**Your task:**
Put the lines of the data between the line holding "Which of the" and the line holding "22.4 inches", inclusive, into a JSON list of strings with one string per line. Leave out the blank lines.

**The data:**
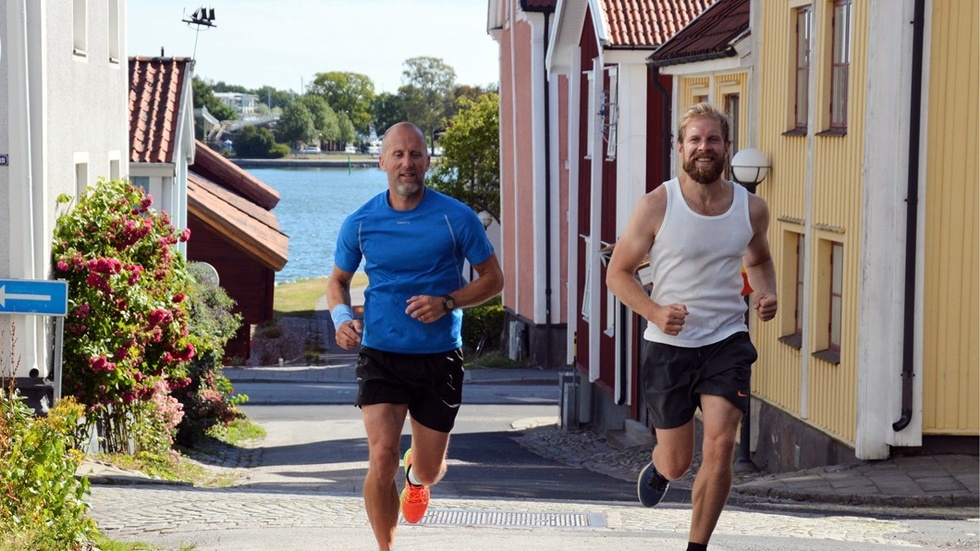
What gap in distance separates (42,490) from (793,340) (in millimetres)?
10184

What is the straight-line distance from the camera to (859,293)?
14039 mm

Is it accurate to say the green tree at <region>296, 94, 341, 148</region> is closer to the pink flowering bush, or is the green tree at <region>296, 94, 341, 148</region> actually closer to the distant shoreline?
the distant shoreline

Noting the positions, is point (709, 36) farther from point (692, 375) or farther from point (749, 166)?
point (692, 375)

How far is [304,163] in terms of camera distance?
174000 mm

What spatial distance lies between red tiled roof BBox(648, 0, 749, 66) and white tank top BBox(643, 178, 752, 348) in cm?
1183

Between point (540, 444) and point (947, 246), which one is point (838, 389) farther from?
point (540, 444)

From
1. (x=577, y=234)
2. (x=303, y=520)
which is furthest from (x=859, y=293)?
(x=577, y=234)

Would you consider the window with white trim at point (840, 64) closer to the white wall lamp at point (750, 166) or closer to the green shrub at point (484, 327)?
the white wall lamp at point (750, 166)

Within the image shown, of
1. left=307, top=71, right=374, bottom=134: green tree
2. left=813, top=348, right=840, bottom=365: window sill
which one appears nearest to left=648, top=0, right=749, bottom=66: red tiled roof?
left=813, top=348, right=840, bottom=365: window sill

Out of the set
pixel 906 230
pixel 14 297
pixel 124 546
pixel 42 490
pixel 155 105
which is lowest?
pixel 124 546

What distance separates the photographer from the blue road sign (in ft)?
43.4

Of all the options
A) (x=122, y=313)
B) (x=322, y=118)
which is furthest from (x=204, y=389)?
(x=322, y=118)

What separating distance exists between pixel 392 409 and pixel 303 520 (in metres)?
2.67

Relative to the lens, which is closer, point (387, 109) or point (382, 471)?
point (382, 471)
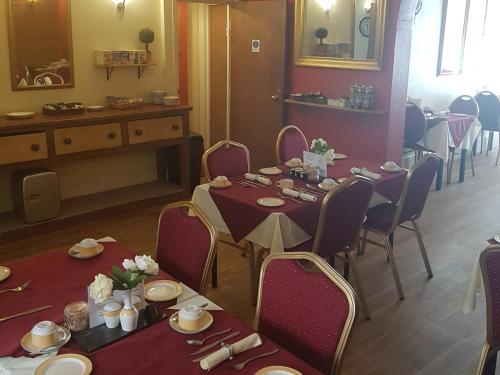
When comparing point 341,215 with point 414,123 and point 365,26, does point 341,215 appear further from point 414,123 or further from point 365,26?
point 414,123

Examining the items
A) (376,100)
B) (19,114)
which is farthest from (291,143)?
(19,114)

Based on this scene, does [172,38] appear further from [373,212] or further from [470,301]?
[470,301]

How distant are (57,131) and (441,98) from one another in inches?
194

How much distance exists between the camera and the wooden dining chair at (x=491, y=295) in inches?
79.9

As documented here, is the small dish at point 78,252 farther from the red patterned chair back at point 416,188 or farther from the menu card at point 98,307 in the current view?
the red patterned chair back at point 416,188

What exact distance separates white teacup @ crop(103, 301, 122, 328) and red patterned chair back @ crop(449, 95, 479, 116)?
18.8 ft

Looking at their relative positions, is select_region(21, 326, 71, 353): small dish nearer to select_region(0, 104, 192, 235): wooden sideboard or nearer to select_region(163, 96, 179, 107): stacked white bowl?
select_region(0, 104, 192, 235): wooden sideboard

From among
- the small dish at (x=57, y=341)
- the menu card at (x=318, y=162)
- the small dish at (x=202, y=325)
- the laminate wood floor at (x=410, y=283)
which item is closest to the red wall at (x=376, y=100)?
the laminate wood floor at (x=410, y=283)

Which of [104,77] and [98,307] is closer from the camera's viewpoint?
[98,307]

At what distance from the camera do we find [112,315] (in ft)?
5.53

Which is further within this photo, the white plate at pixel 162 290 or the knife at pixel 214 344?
the white plate at pixel 162 290

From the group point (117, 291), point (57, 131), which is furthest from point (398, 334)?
point (57, 131)

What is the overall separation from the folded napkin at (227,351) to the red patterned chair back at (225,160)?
2050 millimetres

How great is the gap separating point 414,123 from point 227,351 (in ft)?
15.1
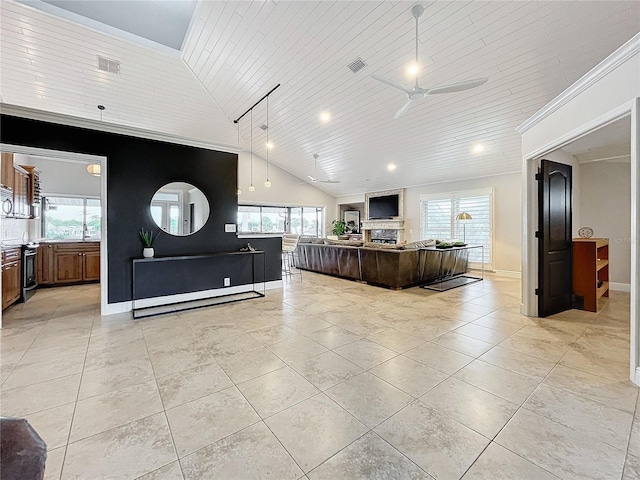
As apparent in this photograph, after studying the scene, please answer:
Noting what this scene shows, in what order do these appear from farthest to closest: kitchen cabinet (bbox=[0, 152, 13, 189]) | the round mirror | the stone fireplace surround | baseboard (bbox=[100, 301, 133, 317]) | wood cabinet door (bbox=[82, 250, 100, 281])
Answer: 1. the stone fireplace surround
2. wood cabinet door (bbox=[82, 250, 100, 281])
3. the round mirror
4. kitchen cabinet (bbox=[0, 152, 13, 189])
5. baseboard (bbox=[100, 301, 133, 317])

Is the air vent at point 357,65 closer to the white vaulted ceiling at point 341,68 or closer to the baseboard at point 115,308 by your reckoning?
the white vaulted ceiling at point 341,68

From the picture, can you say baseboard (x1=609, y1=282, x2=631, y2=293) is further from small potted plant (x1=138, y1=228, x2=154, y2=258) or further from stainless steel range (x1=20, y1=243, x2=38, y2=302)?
stainless steel range (x1=20, y1=243, x2=38, y2=302)

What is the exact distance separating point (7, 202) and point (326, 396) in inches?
221

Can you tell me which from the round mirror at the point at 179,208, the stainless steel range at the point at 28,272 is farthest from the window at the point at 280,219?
the stainless steel range at the point at 28,272

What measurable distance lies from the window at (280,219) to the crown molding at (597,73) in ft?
26.7

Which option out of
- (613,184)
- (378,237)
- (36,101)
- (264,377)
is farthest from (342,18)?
(378,237)

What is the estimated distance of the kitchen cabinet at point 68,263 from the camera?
5.42 m

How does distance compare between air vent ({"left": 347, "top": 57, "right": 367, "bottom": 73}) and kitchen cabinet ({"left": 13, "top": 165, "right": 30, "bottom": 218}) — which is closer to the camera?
air vent ({"left": 347, "top": 57, "right": 367, "bottom": 73})

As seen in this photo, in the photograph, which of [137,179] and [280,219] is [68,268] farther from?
[280,219]

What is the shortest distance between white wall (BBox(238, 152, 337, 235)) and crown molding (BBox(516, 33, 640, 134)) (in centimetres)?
788

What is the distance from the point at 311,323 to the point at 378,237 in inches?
290

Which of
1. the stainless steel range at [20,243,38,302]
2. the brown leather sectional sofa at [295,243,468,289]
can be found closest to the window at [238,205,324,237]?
the brown leather sectional sofa at [295,243,468,289]

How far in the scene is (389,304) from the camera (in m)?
4.36

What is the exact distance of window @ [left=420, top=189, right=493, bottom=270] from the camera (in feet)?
24.6
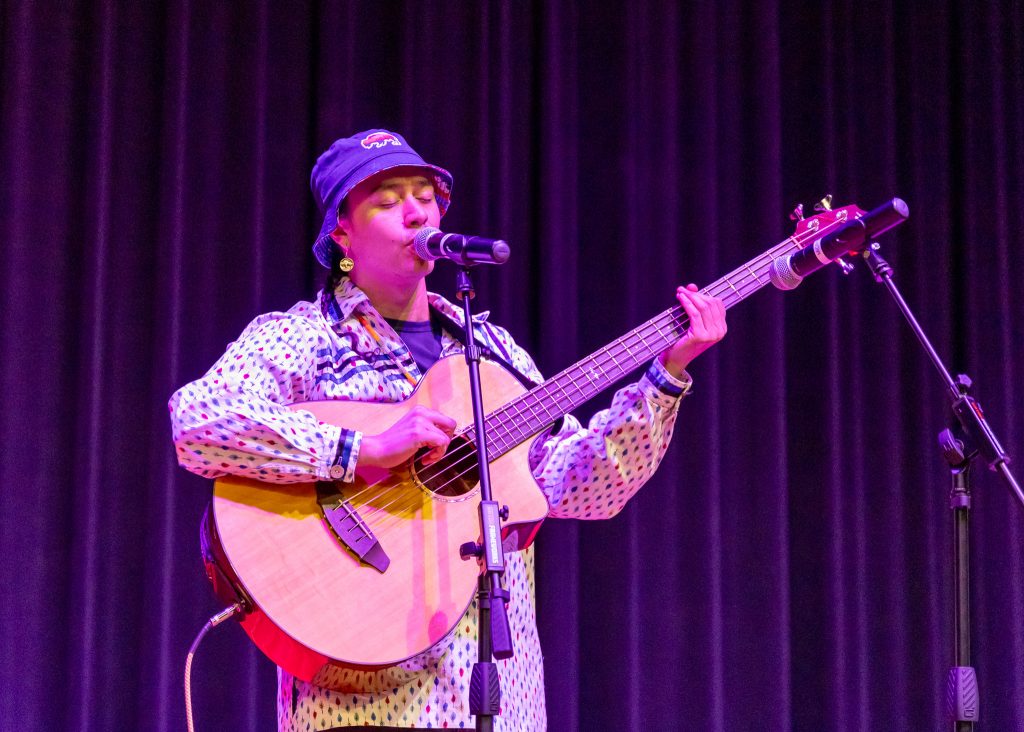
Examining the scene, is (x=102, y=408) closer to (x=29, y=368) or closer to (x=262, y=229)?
(x=29, y=368)

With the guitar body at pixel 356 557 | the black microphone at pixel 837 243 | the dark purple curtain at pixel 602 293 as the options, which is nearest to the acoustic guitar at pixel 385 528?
the guitar body at pixel 356 557

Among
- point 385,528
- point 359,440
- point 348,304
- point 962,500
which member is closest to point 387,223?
point 348,304

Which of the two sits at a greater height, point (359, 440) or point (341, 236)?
point (341, 236)

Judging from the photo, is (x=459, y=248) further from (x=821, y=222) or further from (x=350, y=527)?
(x=821, y=222)

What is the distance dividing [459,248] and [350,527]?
22.4 inches

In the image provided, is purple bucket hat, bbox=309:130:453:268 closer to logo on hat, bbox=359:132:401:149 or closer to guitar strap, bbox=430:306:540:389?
logo on hat, bbox=359:132:401:149

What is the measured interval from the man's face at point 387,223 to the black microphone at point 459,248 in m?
0.08

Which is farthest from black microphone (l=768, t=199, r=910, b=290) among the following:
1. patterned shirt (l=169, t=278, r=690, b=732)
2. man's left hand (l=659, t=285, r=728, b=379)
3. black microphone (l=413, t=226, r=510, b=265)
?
black microphone (l=413, t=226, r=510, b=265)

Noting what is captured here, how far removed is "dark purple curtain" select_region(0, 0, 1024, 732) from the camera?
3367 mm

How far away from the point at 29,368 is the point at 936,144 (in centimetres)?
317

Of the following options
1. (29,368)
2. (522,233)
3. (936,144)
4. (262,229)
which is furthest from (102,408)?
(936,144)

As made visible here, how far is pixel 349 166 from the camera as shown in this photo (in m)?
2.51

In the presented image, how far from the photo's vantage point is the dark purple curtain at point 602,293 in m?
3.37

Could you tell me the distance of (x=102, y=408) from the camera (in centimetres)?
341
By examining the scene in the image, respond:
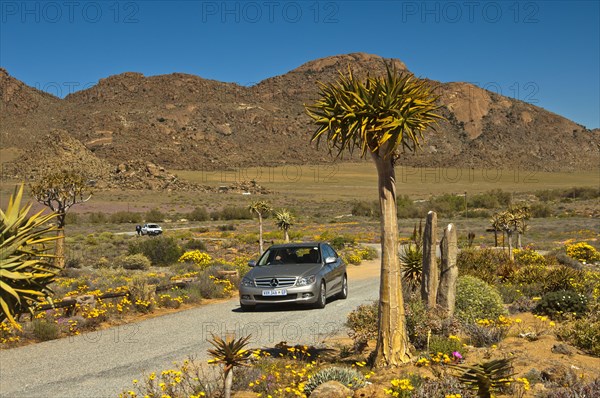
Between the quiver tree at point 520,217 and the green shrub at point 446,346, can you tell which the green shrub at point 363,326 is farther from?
the quiver tree at point 520,217

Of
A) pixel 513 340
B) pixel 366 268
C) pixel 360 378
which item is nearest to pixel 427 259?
pixel 513 340

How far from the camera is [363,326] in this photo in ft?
38.1

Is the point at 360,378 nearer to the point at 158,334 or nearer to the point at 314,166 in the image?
the point at 158,334

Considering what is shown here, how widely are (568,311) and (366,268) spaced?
58.3 ft

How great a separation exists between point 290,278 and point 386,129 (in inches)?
287

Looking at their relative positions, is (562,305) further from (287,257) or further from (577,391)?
(577,391)

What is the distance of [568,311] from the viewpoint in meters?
13.2

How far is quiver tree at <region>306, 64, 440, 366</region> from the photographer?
27.3 feet

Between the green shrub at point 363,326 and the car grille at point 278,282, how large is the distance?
9.04ft

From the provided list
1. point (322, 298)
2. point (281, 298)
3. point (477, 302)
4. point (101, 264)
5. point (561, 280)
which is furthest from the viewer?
point (101, 264)

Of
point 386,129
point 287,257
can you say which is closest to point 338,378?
point 386,129

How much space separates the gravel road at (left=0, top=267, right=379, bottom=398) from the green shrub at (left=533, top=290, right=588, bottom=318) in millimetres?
4452

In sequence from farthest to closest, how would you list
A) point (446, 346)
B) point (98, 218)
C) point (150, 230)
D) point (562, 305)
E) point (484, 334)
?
1. point (98, 218)
2. point (150, 230)
3. point (562, 305)
4. point (484, 334)
5. point (446, 346)

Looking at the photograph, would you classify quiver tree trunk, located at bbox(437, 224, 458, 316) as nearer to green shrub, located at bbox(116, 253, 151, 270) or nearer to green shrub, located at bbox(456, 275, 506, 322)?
green shrub, located at bbox(456, 275, 506, 322)
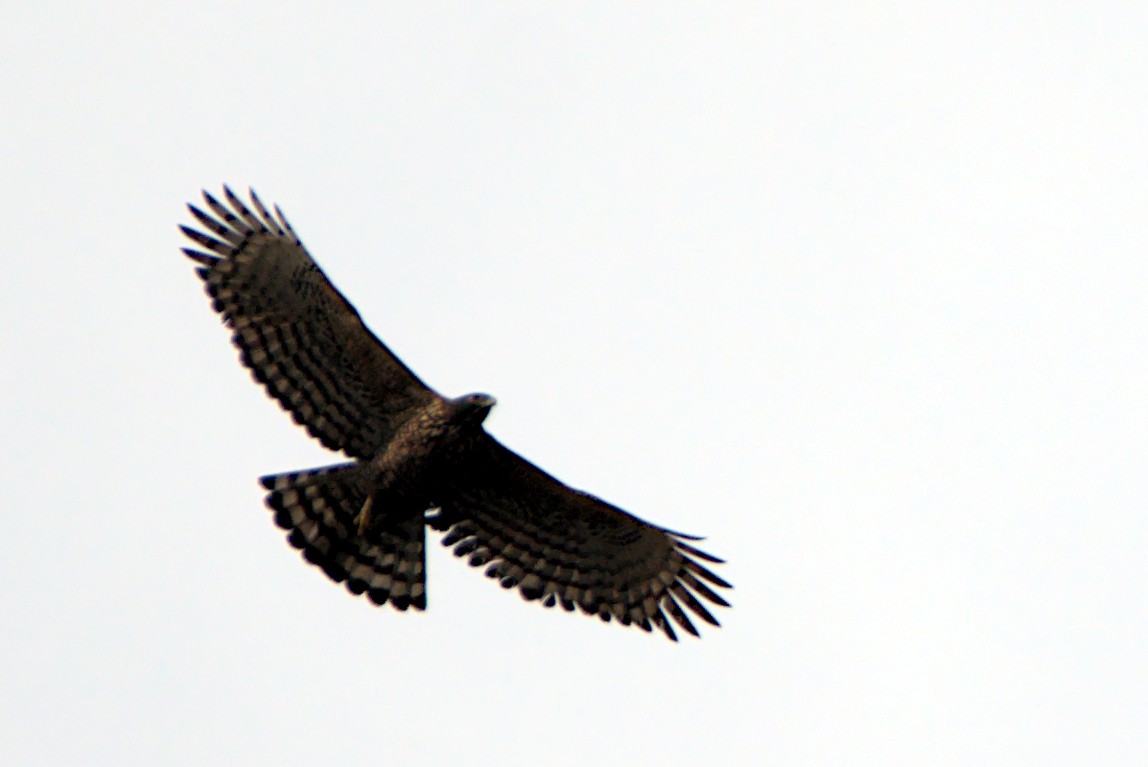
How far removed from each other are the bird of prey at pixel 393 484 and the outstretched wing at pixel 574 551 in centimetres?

**Correct answer:**
[
  "Which of the two sits at a greater height, point (359, 440) or point (341, 236)?",
  "point (341, 236)",
  "Judging from the photo, is (x=459, y=248) further from (x=821, y=222) or further from (x=350, y=527)?",
  "(x=821, y=222)",
  "What is the distance dividing [459,248] and [350,527]?",
  "22.4 inches"
]